§ **TASK OBJECTIVE**:
Find the string "notably" in the records. Copy each line that has it.

§ **DATA PROVIDED**:

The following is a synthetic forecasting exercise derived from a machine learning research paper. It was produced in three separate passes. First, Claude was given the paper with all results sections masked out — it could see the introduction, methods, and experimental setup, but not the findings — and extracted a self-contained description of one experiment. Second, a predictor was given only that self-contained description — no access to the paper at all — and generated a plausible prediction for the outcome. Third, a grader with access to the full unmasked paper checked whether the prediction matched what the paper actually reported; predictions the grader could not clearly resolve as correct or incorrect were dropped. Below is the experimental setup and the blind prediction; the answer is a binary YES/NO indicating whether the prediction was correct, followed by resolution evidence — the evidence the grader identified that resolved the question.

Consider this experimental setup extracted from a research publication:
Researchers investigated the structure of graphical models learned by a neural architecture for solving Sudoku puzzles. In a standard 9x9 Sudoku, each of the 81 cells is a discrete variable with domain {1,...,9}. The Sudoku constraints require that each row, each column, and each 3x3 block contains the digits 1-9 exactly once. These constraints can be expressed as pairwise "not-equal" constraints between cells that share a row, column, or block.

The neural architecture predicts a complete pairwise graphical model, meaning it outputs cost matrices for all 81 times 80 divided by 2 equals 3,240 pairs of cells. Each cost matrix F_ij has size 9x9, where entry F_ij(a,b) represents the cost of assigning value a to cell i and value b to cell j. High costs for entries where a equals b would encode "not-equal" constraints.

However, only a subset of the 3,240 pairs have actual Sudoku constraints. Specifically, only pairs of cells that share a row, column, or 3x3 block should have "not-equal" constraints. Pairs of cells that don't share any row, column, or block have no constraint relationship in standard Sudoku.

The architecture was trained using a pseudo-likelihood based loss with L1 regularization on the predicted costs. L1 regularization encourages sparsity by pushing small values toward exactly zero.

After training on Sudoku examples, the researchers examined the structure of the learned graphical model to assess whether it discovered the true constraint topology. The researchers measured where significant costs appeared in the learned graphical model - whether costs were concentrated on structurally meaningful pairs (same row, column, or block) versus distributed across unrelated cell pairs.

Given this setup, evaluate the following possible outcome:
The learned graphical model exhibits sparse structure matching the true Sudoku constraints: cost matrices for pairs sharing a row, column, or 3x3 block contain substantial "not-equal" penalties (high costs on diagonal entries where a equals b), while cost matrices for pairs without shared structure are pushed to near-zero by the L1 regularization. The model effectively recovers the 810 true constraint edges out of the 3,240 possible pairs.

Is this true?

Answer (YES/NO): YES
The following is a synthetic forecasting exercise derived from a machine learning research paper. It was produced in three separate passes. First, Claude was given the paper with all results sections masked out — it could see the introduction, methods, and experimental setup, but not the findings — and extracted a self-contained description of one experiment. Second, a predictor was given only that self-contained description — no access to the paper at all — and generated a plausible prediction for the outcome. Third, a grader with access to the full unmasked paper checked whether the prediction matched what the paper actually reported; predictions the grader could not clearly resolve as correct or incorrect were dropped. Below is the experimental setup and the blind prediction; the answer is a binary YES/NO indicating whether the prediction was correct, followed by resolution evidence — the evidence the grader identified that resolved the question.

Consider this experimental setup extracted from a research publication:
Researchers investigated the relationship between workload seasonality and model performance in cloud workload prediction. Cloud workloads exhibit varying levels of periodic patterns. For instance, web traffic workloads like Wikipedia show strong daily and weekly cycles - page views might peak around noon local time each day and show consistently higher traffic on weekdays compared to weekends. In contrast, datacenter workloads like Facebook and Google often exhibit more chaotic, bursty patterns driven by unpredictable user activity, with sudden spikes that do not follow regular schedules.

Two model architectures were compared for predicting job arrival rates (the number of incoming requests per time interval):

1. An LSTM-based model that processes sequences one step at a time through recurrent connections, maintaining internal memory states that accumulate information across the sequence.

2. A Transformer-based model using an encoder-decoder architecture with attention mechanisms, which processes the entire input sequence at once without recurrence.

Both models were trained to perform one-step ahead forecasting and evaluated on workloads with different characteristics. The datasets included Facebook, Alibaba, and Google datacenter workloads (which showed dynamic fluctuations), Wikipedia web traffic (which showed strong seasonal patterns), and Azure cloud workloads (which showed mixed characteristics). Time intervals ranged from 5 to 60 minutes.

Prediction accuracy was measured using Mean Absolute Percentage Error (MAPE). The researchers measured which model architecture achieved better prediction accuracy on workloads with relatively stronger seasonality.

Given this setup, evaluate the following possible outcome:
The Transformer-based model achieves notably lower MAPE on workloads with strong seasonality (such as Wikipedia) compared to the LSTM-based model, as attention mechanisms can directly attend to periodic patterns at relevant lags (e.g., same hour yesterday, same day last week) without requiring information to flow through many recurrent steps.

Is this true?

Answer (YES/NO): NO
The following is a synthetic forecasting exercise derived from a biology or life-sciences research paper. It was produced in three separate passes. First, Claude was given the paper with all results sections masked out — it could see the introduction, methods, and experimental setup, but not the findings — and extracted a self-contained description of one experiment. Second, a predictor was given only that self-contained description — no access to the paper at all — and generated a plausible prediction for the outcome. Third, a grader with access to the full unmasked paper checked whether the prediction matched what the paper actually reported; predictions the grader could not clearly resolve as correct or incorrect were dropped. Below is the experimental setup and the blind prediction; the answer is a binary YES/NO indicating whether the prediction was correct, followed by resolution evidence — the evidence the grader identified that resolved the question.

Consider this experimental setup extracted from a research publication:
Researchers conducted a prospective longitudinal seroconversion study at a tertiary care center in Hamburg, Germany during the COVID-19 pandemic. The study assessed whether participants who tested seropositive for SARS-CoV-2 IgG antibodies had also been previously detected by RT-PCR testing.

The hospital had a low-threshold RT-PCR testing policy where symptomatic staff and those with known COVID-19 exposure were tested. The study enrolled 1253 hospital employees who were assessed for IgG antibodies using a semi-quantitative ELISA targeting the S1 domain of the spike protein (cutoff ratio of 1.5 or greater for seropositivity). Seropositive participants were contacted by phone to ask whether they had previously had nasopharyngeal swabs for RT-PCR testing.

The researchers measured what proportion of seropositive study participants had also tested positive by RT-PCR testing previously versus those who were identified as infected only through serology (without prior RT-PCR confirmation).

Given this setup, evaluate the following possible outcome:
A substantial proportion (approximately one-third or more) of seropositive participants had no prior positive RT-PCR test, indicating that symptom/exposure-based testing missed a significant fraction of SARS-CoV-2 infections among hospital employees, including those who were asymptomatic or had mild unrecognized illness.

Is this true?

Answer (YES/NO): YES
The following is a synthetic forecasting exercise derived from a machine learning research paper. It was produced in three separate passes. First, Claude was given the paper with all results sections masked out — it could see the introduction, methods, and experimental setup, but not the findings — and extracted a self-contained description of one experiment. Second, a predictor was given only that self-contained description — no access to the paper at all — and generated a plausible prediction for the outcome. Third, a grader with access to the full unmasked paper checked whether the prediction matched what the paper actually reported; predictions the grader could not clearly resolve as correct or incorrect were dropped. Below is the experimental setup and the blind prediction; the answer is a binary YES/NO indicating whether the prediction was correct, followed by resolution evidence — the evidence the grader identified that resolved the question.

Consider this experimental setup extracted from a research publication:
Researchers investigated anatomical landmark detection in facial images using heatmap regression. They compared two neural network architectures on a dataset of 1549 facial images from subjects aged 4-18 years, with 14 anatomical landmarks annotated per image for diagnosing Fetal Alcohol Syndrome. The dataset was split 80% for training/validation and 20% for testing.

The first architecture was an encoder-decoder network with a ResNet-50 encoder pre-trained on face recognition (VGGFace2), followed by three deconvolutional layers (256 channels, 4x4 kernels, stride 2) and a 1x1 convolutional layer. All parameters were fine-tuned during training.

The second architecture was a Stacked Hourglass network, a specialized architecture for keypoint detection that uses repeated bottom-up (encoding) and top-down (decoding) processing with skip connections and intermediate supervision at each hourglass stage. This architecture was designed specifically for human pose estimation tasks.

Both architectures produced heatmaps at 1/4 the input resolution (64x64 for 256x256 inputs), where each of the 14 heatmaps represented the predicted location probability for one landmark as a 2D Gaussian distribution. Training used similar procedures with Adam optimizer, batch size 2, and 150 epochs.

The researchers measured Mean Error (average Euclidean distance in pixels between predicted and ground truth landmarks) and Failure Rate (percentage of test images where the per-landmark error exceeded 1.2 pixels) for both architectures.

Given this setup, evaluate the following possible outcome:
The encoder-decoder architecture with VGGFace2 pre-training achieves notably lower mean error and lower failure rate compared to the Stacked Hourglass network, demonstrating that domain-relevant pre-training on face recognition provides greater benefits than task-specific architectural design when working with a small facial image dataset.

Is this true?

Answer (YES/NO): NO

§ **EXERCISE ANSWER**:
The Transformer-based model achieves notably lower MAPE on workloads with strong seasonality (such as Wikipedia) compared to the LSTM-based model, as attention mechanisms can directly attend to periodic patterns at relevant lags (e.g., same hour yesterday, same day last week) without requiring information to flow through many recurrent steps.
The encoder-decoder architecture with VGGFace2 pre-training achieves notably lower mean error and lower failure rate compared to the Stacked Hourglass network, demonstrating that domain-relevant pre-training on face recognition provides greater benefits than task-specific architectural design when working with a small facial image dataset.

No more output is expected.